======== Fragmento de página ========
Nada más nacer hemos emprendido la marcha hacia la muerte y cualquier edad es buena para que este acontecimiento se produzca, porque en realidad la muerte viene a ser una parte inseparable de la vida, y todo lo que nos sucede viene a ser parte del mismo guión, que ya está diseñado. Si al menos los hombres pudiéramos decidir cuándo y cómo queremos morir… ¿Por qué, Señor, no nos dejas elegir al menos la fecha y las circunstancias de nuestra muerte? Pero bien pensado, mejor dejarlo todo en tus manos y decir con Jorge Manrique: “Consiento en mi morir/ con voluntad placentera/ clara y pura/ que querer hombre vivir/ Cuando Dios quiere que muera / es locura.
======== Datos de trabajo ========
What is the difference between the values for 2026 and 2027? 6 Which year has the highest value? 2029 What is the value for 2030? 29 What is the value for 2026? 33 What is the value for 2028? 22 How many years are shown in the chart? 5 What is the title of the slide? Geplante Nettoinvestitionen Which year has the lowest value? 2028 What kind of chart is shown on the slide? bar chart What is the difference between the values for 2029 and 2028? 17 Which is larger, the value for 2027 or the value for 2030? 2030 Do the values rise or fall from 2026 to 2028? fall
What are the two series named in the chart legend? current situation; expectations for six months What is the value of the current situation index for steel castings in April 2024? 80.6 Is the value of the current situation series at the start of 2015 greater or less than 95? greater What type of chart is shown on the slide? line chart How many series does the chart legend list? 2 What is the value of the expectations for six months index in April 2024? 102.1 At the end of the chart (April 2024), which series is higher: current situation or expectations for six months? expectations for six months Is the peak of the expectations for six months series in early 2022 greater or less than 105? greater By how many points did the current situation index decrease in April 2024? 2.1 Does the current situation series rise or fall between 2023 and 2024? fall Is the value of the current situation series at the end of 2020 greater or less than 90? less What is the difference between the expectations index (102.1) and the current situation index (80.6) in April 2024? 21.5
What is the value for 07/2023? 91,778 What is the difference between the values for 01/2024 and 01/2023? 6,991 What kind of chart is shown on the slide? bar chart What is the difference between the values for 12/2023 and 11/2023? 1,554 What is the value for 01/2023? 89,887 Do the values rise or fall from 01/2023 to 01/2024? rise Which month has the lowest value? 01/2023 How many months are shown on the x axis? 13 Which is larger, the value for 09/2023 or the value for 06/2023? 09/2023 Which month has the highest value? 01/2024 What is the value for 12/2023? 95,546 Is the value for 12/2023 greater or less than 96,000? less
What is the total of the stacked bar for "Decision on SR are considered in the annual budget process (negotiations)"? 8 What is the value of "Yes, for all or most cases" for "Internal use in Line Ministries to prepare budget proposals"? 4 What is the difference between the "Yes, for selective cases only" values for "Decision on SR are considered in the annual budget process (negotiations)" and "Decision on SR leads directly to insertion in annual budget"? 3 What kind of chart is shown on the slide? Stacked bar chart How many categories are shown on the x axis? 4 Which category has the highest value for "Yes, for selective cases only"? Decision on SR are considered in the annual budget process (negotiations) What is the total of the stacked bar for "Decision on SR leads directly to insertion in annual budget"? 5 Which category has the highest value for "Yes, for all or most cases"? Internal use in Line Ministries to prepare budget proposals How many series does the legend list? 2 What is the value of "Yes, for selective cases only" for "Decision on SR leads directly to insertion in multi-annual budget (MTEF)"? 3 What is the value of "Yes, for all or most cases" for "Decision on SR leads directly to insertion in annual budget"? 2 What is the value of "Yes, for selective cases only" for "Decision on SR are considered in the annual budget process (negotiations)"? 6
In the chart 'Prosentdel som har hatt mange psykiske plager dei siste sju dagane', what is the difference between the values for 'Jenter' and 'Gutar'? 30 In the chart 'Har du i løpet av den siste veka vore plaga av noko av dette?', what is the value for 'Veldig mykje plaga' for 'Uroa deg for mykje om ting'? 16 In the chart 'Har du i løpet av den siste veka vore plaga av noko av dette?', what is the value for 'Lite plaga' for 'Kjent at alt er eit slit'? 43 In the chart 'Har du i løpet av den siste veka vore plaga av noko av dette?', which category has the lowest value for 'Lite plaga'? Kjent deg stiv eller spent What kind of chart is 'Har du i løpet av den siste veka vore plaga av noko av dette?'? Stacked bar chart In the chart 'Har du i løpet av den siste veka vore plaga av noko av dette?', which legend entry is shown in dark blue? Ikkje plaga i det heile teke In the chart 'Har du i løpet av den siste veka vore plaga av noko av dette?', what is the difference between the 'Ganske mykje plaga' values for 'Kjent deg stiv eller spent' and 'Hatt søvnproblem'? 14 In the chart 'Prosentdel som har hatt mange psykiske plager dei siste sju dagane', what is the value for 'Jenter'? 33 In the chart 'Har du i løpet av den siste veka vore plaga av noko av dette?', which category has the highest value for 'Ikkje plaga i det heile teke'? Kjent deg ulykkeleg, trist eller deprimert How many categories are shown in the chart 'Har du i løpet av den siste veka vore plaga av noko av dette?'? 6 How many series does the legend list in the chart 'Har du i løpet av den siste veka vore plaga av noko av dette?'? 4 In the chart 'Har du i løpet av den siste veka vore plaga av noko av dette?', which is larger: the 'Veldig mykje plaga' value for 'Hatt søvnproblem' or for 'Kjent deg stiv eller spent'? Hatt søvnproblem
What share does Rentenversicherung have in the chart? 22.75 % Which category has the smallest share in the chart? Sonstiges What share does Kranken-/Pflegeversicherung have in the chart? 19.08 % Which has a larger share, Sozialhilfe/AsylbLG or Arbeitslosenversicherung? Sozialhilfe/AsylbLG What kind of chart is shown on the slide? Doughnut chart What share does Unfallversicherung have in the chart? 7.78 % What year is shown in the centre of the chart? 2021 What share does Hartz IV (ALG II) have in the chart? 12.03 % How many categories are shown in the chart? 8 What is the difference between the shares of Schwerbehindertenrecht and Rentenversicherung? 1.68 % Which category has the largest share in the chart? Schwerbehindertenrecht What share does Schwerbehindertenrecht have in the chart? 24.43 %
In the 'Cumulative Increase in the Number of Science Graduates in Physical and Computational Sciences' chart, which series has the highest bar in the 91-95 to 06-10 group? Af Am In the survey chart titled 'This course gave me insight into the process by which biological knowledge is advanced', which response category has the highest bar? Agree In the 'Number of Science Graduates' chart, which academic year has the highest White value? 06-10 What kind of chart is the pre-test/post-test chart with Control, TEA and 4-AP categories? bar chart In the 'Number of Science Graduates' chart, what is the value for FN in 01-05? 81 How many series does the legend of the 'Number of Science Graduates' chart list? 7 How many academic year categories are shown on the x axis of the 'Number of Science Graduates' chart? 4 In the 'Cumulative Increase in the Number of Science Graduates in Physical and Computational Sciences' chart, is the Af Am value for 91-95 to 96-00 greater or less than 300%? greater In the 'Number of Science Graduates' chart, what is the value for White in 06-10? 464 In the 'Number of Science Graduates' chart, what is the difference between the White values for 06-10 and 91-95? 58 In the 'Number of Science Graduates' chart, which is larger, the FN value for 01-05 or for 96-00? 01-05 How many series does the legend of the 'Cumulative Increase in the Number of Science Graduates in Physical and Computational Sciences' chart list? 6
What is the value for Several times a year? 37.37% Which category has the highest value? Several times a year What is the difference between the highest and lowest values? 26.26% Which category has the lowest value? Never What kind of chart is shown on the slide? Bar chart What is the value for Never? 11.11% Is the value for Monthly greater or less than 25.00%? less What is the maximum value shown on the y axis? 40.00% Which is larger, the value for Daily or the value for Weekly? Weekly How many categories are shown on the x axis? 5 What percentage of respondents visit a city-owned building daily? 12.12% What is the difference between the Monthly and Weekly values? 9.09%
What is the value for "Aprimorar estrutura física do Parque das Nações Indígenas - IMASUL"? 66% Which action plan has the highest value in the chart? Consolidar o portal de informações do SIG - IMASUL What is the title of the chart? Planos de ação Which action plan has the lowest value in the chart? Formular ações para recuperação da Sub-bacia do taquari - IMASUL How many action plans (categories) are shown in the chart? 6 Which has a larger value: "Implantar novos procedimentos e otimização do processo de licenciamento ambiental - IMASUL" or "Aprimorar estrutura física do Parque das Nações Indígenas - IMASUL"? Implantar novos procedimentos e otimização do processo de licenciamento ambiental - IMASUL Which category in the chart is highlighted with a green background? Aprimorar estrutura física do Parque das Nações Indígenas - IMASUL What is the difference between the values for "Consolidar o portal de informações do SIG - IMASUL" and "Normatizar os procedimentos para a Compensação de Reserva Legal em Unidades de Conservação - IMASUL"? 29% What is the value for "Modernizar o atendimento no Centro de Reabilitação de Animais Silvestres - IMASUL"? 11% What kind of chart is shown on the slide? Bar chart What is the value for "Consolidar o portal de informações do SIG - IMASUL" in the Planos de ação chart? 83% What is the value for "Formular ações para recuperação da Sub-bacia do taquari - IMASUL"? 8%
========
**Explorar el material**.
1. Traduce al inglés esta oración del fragmento: «¿Por qué, Señor, no nos dejas elegir al menos la fecha y las circunstancias de nuestra muerte?»
2. Localiza en los registros cada línea que contenga la palabra "Several" y cópiala completa.

**Soluciones en orden**.
1. Why, Lord, do you not let us choose at least the date and the circumstances of our death?

2.
What is the value for Several times a year? 37.37% Which category has the highest value? Several times a year What is the difference between the highest and lowest values? 26.26% Which category has the lowest value? Never What kind of chart is shown on the slide? Bar chart What is the value for Never? 11.11% Is the value for Monthly greater or less than 25.00%? less What is the maximum value shown on the y axis? 40.00% Which is larger, the value for Daily or the value for Weekly? Weekly How many categories are shown on the x axis? 5 What percentage of respondents visit a city-owned building daily? 12.12% What is the difference between the Monthly and Weekly values? 9.09%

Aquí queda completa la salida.